**Brief 1**
In the passage on mezzanines, begin at the words "Mezzanines offer extra" and stop after "cleaning and visibility.", then write that stretch out again with "fiberglass" swapped for "carbon fiber".
**Brief 2**
According to the passage on mezzanines, what flooring is customary in industrial settings where mezzanines are built around stationary equipment?

-- start Extract to read --

Mezzanines offer extra room for storage, offices and recreation
Mezzanines-raised platforms that are independent of a building structure-are popular for adding floor space. Supported by columns or cantilevered, they offer extra room for storage, offices and recreation, or they can serve as connectors to office space.
Quick to install and cost effective, mezzanine floor material varies by application, but is frequently made of heavy-duty steel, aluminum or fiberglass. In industrial settings, where mezzanines are built around stationary equipment, grating is a customary flooring. It provides easy access to machinery for maintenance, a safe, non-slip walking surface to help avoid falls, and its openings allow easy cleaning and visibility.
Choices of grating products by commercial and residential builders and designers often differ from industrial users. Grating aesthetics are as important as the practical qualities of safety, ease of cleaning, durability and load-bearing properties essential to industry.

-- end Extract to read --
-- start Record extracts --

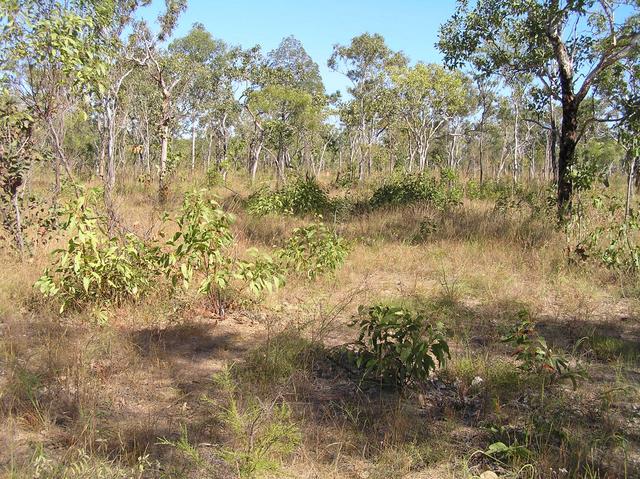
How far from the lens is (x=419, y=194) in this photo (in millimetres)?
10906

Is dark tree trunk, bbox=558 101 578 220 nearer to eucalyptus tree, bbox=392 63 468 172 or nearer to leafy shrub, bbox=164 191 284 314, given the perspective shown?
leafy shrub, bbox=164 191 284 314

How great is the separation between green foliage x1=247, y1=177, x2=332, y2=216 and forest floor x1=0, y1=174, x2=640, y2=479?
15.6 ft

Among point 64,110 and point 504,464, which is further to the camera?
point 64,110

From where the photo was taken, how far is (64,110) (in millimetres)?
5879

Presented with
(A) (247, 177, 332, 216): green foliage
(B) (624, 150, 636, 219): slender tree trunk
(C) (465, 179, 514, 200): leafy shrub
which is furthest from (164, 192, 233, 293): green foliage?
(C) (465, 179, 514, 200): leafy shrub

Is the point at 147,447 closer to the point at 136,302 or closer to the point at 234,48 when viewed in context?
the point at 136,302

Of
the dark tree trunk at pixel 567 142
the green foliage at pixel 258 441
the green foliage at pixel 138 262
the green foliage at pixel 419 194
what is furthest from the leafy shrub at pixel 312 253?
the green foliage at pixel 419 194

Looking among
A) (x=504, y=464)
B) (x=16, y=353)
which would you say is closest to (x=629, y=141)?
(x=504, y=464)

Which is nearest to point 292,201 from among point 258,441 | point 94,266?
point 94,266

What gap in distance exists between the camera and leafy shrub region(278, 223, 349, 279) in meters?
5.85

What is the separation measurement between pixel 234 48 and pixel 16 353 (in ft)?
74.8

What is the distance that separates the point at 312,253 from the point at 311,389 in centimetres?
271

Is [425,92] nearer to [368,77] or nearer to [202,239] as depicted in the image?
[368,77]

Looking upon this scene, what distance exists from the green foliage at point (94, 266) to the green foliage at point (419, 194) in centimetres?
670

-- end Record extracts --
-- start Record extracts --

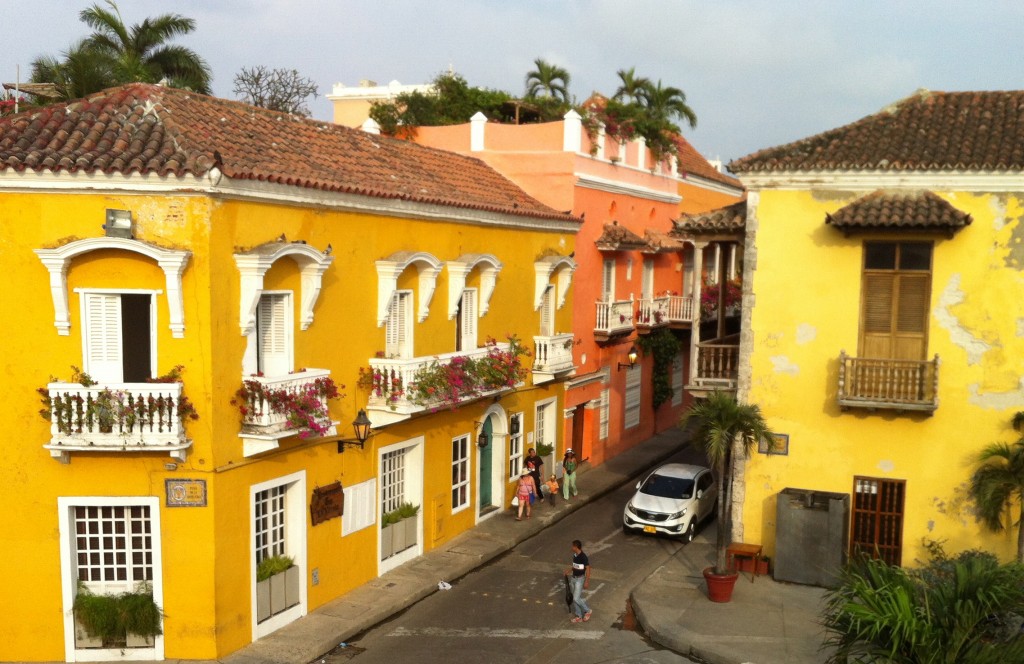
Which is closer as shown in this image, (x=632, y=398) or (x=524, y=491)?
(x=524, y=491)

-- end Record extracts --

**Full answer 1**
Mezzanines offer extra room for storage, offices and recreation
Mezzanines-raised platforms that are independent of a building structure-are popular for adding floor space. Supported by columns or cantilevered, they offer extra room for storage, offices and recreation, or they can serve as connectors to office space.
Quick to install and cost effective, mezzanine floor material varies by application, but is frequently made of heavy-duty steel, aluminum or carbon fiber. In industrial settings, where mezzanines are built around stationary equipment, grating is a customary flooring. It provides easy access to machinery for maintenance, a safe, non-slip walking surface to help avoid falls, and its openings allow easy cleaning and visibility.

**Full answer 2**
Grating